*Task prompt*
Look through the listing below and write out exactly the lines from the line with "body_size: 370" to the line with "Author URI: https://mkbresult.com", both included, and no others.

::: Records for this exercise :::

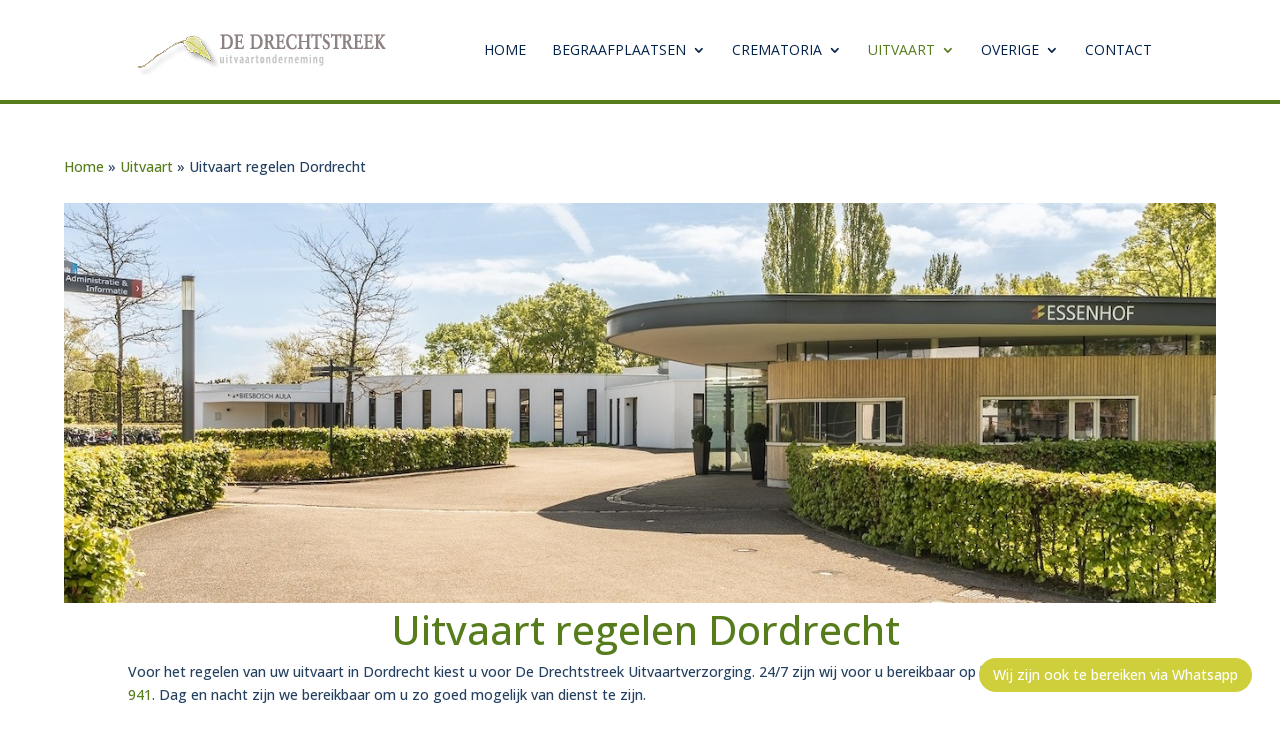

--- FILE ---
content_type: text/css
request_url: https://uitvaartdordrecht.nl/wp-content/themes/uitvaartdordrecht/style.css?ver=4.27.4
body_size: 370
content:
/*
Theme Name: Uitvaart Dordrecht
Theme URI: http://www.elegantthemes.com/gallery/divi/
Template: Divi
Author: Mkb Result
Author URI: https://mkbresult.com
Description: Deze website is gemaakt voor Uitvaart Dordrecht door MKB Result powered by Divi en het Online Collectief.
Version: 3.19.9.1580894667
Updated: 2020-02-05 09:24:27

*/

.btns { cursor: pointer; }
.btn-whatsapp {
	z-index: 999;
	position: fixed;
	bottom: 2em; right: 2em;
	padding: .2em 1em;
	line-height: 2;
	color: white;
	background: #cecf3b;
	border-radius: 2em;
}

.wpcf7-text,
.wpcf7-email,
.wpcf7-tel,
.wpcf7-select,
.wpcf7-textarea
{
	width: 100%;
  padding: .5em 1em !important;
}
.wpcf7-submit
{
	background: #567c1c;
  color: white;
  border: 2px solid #567c1c;
  padding: .5em 2em;
  font-weight: bold;
	cursor: pointer;
}
.wpcf7-submit:hover
{
	background: white;
  color: #567c1c;
}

:::

*Exercise solution*
body_size: 370
content:
/*
Theme Name: Uitvaart Dordrecht
Theme URI: http://www.elegantthemes.com/gallery/divi/
Template: Divi
Author: Mkb Result
Author URI: https://mkbresult.com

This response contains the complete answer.